Python 正则表达式

1. 正则表达式介绍

2. re 模块

3. 匹配单个字符

4. 匹配多个字符

5. 匹配边界

6. 匹配分组

7. re 模块的高级用法

8. 贪婪和非贪婪

9. 修饰符

10. 前/后向断言

1. 正则表达式介绍

正则表达式（英语：Regular Expression，在代码中常简写为 regex、regexp 或 RE），是计算机科学的一个概念，Regular Expression 即“描述某种规则的表达式”之意。

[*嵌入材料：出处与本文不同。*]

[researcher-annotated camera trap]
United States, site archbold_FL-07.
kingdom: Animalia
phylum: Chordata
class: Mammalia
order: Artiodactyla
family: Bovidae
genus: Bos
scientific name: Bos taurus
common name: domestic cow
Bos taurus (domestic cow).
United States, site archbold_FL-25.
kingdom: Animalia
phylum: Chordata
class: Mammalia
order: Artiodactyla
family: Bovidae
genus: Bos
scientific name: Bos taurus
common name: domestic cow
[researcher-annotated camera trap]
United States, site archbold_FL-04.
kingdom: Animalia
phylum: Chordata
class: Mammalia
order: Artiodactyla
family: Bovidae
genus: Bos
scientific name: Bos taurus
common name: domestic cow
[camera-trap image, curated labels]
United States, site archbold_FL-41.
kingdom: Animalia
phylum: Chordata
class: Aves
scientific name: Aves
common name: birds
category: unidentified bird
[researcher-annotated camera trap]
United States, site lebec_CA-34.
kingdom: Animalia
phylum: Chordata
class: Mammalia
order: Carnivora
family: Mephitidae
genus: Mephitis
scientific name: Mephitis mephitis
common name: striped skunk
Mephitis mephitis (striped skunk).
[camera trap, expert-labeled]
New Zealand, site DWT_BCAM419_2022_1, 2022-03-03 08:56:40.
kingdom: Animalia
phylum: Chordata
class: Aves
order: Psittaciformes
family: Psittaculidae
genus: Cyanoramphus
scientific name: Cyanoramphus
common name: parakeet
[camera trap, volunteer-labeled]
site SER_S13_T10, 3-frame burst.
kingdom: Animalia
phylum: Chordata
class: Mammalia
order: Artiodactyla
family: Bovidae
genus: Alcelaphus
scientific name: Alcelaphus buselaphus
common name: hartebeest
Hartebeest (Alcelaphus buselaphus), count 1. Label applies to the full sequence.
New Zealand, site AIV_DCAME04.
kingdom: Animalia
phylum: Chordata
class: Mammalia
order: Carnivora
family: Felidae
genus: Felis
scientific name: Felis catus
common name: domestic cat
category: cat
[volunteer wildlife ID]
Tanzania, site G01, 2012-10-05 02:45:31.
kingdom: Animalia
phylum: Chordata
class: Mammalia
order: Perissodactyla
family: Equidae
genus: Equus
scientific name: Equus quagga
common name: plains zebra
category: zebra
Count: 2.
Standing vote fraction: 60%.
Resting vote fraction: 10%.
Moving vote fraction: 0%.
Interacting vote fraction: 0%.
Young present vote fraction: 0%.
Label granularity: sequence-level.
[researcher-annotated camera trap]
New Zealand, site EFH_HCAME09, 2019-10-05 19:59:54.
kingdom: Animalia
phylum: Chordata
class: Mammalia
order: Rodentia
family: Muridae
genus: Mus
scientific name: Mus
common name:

正则表达式使用单个字符串来描述、匹配一系列符合某个句法规则的字符串。

在很多文本编辑器里，正则表达式通常被用来检索、替换那些匹配某个模式的文本。

2. re 模块

在 Python 中需要通过正则表达式对字符串进行匹配的时候，可以使用一个模块，名字为 re。

基本用法

import re

# 使用match方法进行匹配操作
result = re.match(正则表达式, 要匹配的字符串)

# 如果上一步匹配到数据的话，可以使用group方法来提取数据
result.group()

match()：是用来进行正则匹配检查的方法，若字符串匹配正则表达式，则 match 方法返回匹配对象（Match Object），否则返回 None。
group()：匹配对象 Macth Object 具有 group 方法，用来返回字符串的匹配部分。

示例：

1 >>> import re
2 >>> result = re.match("hello", "hello world")  # match() 能够匹配出以xxx开头的字符串
3 >>> result.group()
4 'hello'

原生字符串

Python 中字符串前面加上 r 表示原生字符串。
与大多数编程语言相同，正则表达式里使用"\"作为转义字符，这就可能造成反斜杠困扰。假如你需要匹配文本中的字符"\"，那么使用编程语言表示的正则表达式里将需要4个反斜杠"\"：前两个和后两个分别用于在编程语言里转义成反斜杠，转换成两个反斜杠后再在正则表达式里转义成一个反斜杠。
Python 里的原生字符串很好地解决了这个问题，有了原始字符串，再也不用担心是不是漏写了反斜杠，写出来的表达式也更直观。

示例：

1 >>> import re
2 >>> re.match("\\\\home", "\home").group()
3 '\\home'
4 >>> re.match(r"\\home", "\home").group()
5 '\\home'

原理：

在原生字符串中，反斜杠依然会对引号进行转义。
通过下述的 repr 函数可以清楚地看到，原生字符串中的 \ 是经过自动转义的，因此先还原成 \\，又在输出函数中再次转义成 \ 。

 1 >>> "\w"
 2 '\\w'
 3 >>> r"\w"
 4 '\\w'
 5 >>> "\\w"
 6 '\\w'
 7 >>> r"\\w"
 8 '\\\\w'
 9 >>> print("\w")
10 \w
11 >>> print(r"\w")
12 \w
13 >>> print("\\w")
14 \w
15 >>> print(r"\\w")
16 \\w
17 >>>
18 >>> print(repr(r"\'"))
19 "\\'"
20 >>> print(r"\'")
21 \'
22 >>> print(r"\")  # 转义后的"是作为字符串的内容，不能作为标识字符串结束的边界
23   File "<stdin>", line 1
24     print(r"\")
25               ^
26 SyntaxError: EOL while scanning string literal

3. 匹配单个字符

正则表达式的单字符匹配如下：

字符	功能
.	匹配任意1个字符（除了\n）
[ ]	匹配[ ]中列举的字符；[^]中的^代表非
\d	匹配数字，即0-9
\D	匹配非数字，即不是数字
\s	匹配空白，即空格，tab键
\S	匹配非空白
\w	匹配单词字符，即a-z、A-Z、0-9、_、中文
\W	匹配非单词字符

示例：

 1 >>> import re
 2 >>> result = re.match("嫦娥\d号", "嫦娥1号")
 3 >>> result.group()
 4 '嫦娥1号'
 5 >>> result = re.match("嫦娥\d号", "嫦娥2号")
 6 >>> result.group()
 7 '嫦娥2号'
 8 >>> result = re.match("[a-zA-Z]", "Hello World")
 9 >>> result.group()
10 'H'

注意：\w 匹配的是能组成单词的字符，在 python3 中 re 默认支持的是 unicode 字符集，因此也支持汉字。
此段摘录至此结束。